There is a direct link between low pay and benefits for nusing home staff and high rates of covid infection and death. Unsurprisingly, the for-profit nursing homes had higher rates of death than those run by nonprofit organizations. A google search brought up all kinds of articles and studies (example) saying that for-profit nursing homes tend to have lower quality of care, lower staff-to-patient ratios, are more likely to overbill Medicare, etc.

It’s also the case that there are much lower vaccination rates among nursing home staff than hospital staff. Harvard Medical School reported in February that a high percentage of nursing home staff had no plans to get a vaccine, even though their employers offered it to them. Remember, many of these workers have little to no classroom instruction in science, in spite of being classified as “health care workers,” and many don’t trust their employers.
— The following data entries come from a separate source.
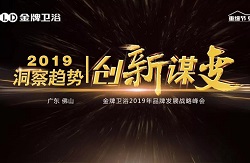 洞察趋势，创新谋变｜金牌卫浴2019年品牌发展战略峰会隆重举行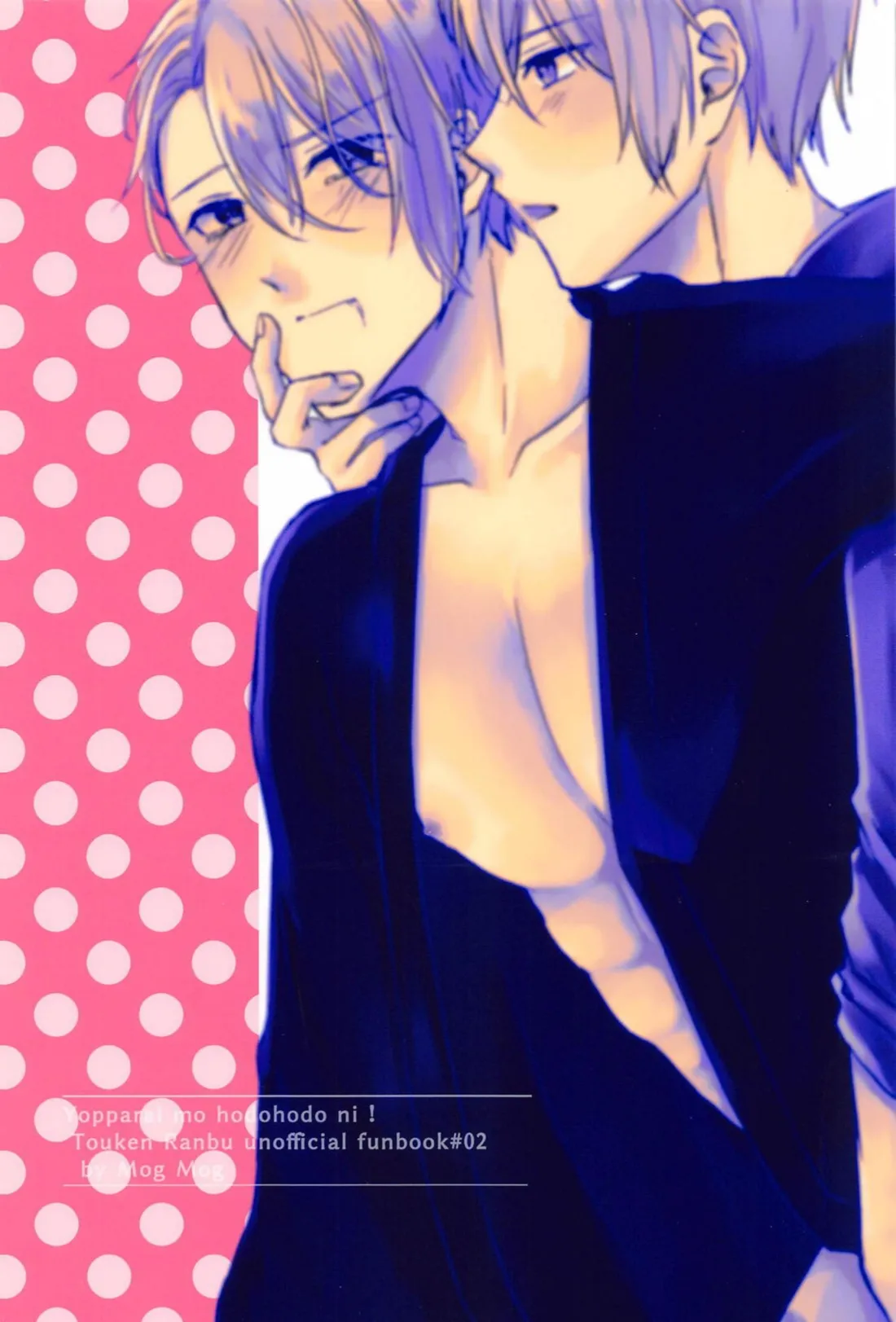 Yopparai mo hodohodo ni! page 31 featuring yamanbagiri chougi touken ranbu parody - anal males only hentai manga - read online free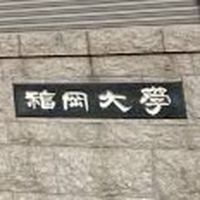 2026 福岡大学新入生情報交換チャット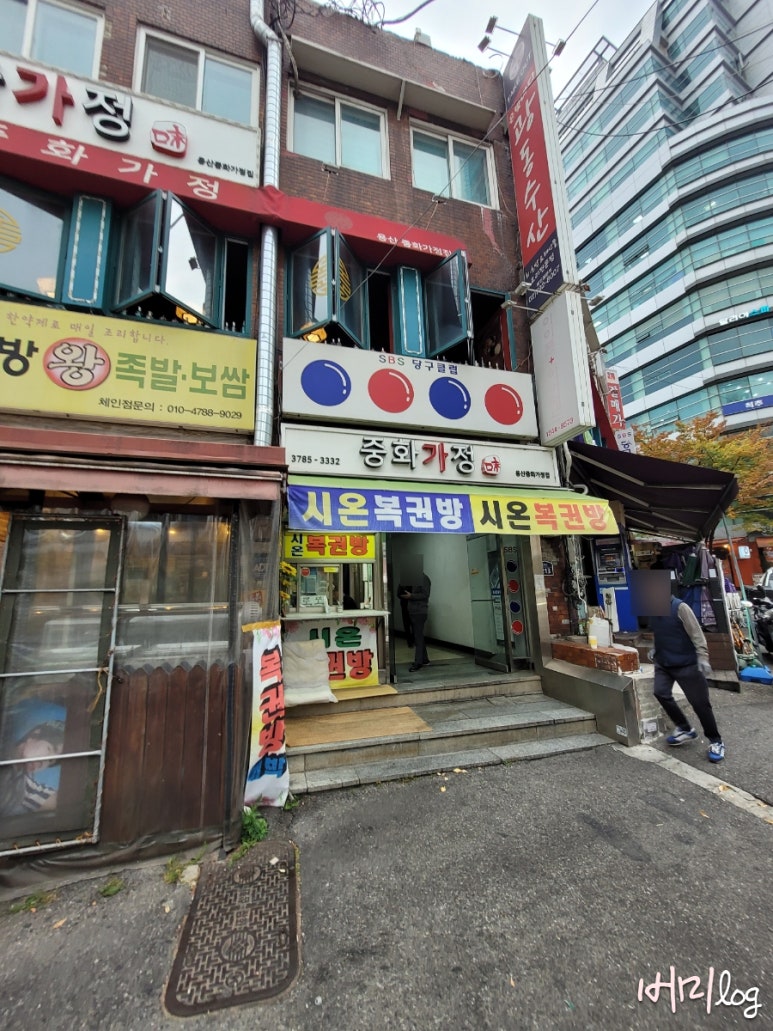 시온복권방 이미지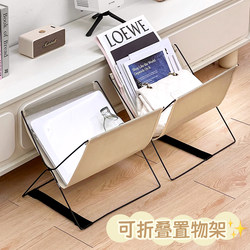 ins Wind Magazine Rack Floor-Standing Foldable Small Simple Book and Newspaper Rack for Home Use Newspaper and Periodical Display Stand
But the bottom line here is that there is a direct link between the way nursing home staff are considered nothing but cost who must be denied sick days and a living wage for the sake of profits, and a whole lot of death. And this ought to tell us that you can’t protect a population during a pandemic if you’re not protecting all of the population during a pandemic. That includes low-wage workers stocking shelves or cleaning bedpans; this includes undocumented immigrants who may have no access to vaccines. The virus doesn’t care what documents you have or how much money you make.

This is just one way our stubborn insistence on for-profit health care got in the way of the pandemic response. See Elizabeth Rosenthal at the New York Times, We Knew the Coronavirus Was Coming, Yet We Failed, May 6, 2020.

… our system failed in its response. Heroic health care providers were left to jury-rig last-minute solutions to ensure that the toll wasn’t even worse.

But the saddest part is that most of the failings and vulnerabilities that the pandemic has revealed were predictable — a direct outgrowth of the kind of market-based system that Americans generally rely on for health care.

Our system requires every player — from insurers to hospitals to the pharmaceutical industry to doctors — be financially self-sustaining, to have a profitable business model. As such it excels at expensive specialty care. But there’s no return on investment in being primed and positioned for the possibility of a once-in-a-lifetime pandemic.

Combine that with an administration unwilling to intervene to force businesses to act en masse to resolve a public health crisis like this, and you get what we got: a messy, uncoordinated under-response, defined by shortages and finger-pointing.

The prevailing faith in the Free Market to provide for all left us vulnerable. Free markets don’t fix infrastructure (see: Texas). Free markets go where the profit is, but not everything people really need can be made profitable.